[Stored data entries]
· · · ·
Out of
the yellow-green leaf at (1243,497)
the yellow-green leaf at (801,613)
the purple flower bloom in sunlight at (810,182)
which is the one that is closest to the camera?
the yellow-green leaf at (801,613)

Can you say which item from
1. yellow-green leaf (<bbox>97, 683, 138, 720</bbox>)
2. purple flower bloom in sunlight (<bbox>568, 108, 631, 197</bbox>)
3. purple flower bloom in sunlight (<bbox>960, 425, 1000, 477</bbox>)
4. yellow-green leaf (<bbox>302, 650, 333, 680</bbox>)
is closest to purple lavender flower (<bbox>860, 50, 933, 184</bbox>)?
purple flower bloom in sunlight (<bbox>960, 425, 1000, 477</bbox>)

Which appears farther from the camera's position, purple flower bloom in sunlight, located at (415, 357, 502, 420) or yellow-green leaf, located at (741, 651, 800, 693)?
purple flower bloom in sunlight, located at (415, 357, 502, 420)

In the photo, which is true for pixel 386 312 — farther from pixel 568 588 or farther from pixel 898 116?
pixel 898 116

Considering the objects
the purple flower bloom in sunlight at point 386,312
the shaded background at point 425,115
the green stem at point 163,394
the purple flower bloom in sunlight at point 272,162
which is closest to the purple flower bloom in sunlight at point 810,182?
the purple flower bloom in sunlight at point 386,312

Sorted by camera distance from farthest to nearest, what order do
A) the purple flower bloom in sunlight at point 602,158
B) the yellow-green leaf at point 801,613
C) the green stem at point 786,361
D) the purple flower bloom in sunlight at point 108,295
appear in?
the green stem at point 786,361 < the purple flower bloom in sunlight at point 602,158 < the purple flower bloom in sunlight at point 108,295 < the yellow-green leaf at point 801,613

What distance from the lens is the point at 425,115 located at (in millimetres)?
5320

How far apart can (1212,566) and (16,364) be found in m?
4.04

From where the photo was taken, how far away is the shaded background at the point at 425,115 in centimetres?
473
· · · ·
Reproduce all of the material above word for word, leaving nothing out.

▸ The response
Out of
the yellow-green leaf at (1243,497)
the yellow-green leaf at (801,613)
the purple flower bloom in sunlight at (810,182)
which is the one that is closest to the camera?
the yellow-green leaf at (801,613)

Can you say which item from
1. yellow-green leaf (<bbox>97, 683, 138, 720</bbox>)
2. purple flower bloom in sunlight (<bbox>568, 108, 631, 197</bbox>)
3. purple flower bloom in sunlight (<bbox>960, 425, 1000, 477</bbox>)
4. yellow-green leaf (<bbox>302, 650, 333, 680</bbox>)
is closest to purple lavender flower (<bbox>860, 50, 933, 184</bbox>)?
purple flower bloom in sunlight (<bbox>960, 425, 1000, 477</bbox>)

Which appears farther from the camera's position, purple flower bloom in sunlight, located at (415, 357, 502, 420) or yellow-green leaf, located at (741, 651, 800, 693)?
purple flower bloom in sunlight, located at (415, 357, 502, 420)

In the photo, which is true for pixel 386 312 — farther from pixel 568 588 or farther from pixel 898 116?
pixel 898 116

Considering the objects
the purple flower bloom in sunlight at point 386,312
the shaded background at point 425,115
the green stem at point 163,394
the purple flower bloom in sunlight at point 272,162
which is closest to the purple flower bloom in sunlight at point 810,182?
the purple flower bloom in sunlight at point 386,312

Sorted by camera distance from farthest to nearest, what order do
A) the purple flower bloom in sunlight at point 602,158
B) the yellow-green leaf at point 801,613
C) the green stem at point 786,361
D) the purple flower bloom in sunlight at point 108,295
appear in?
the green stem at point 786,361 < the purple flower bloom in sunlight at point 602,158 < the purple flower bloom in sunlight at point 108,295 < the yellow-green leaf at point 801,613

What distance from the lens is the point at 425,115 located at (in millimetres)?
5320

How far apart can (1212,566) and (16,364) be found in m?
4.04

From where the photo was taken, how far away is the shaded background at the point at 425,115 in centimetres?
473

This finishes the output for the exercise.